** INSTRUÇÕES DO EXERCÍCIO **
Transcreva do trecho, sem nenhuma alteração, a passagem que vai de "Por felipe.martins, felipe.martins" até "almoçar uma capivara.", incluindo essas palavras.

** TRECHO **
■ ■ ■

Por felipe.martins, felipe.martins
Rio - Em 1914, o conde Affonso Celso lançou um livro que você não leu nem ouviu falar de alguém que tenha lido: “Por que me ufano do meu país”. Mas o título será lembrado para sempre. O conde enumera os motivos do seu ufanismo: a grandeza territorial, as riquezas, as incomparáveis belezas naturais, a boa índole do povo, clima ameno e ausência de vulcões, furacões, maremotos e outros cataclismas. Nas nossas florestas (as maiores do mundo) não tem feras como leões, crocodilos, leopardos e matilhas de lobos, sem falar em chacais, rinocerontes e gorilas. No máximo, onças modorrentas depois de almoçar uma capivara.

■ ■ ■

Registros de um conjunto de perguntas espaciais
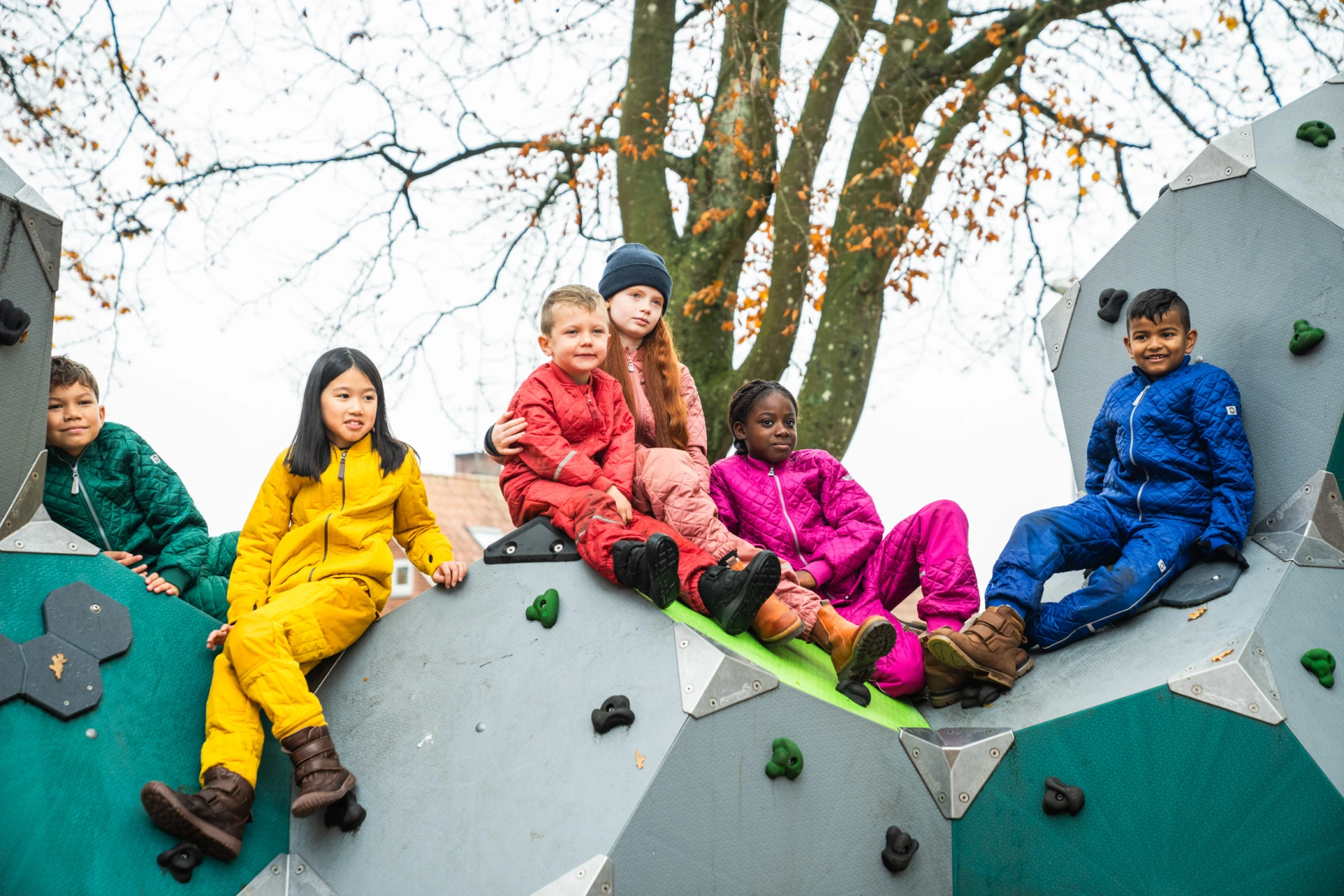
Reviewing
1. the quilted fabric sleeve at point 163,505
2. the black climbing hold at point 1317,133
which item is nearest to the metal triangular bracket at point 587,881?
the quilted fabric sleeve at point 163,505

■ ■ ■

** RESPOSTA **
Por felipe.martins, felipe.martins
Rio - Em 1914, o conde Affonso Celso lançou um livro que você não leu nem ouviu falar de alguém que tenha lido: “Por que me ufano do meu país”. Mas o título será lembrado para sempre. O conde enumera os motivos do seu ufanismo: a grandeza territorial, as riquezas, as incomparáveis belezas naturais, a boa índole do povo, clima ameno e ausência de vulcões, furacões, maremotos e outros cataclismas. Nas nossas florestas (as maiores do mundo) não tem feras como leões, crocodilos, leopardos e matilhas de lobos, sem falar em chacais, rinocerontes e gorilas. No máximo, onças modorrentas depois de almoçar uma capivara.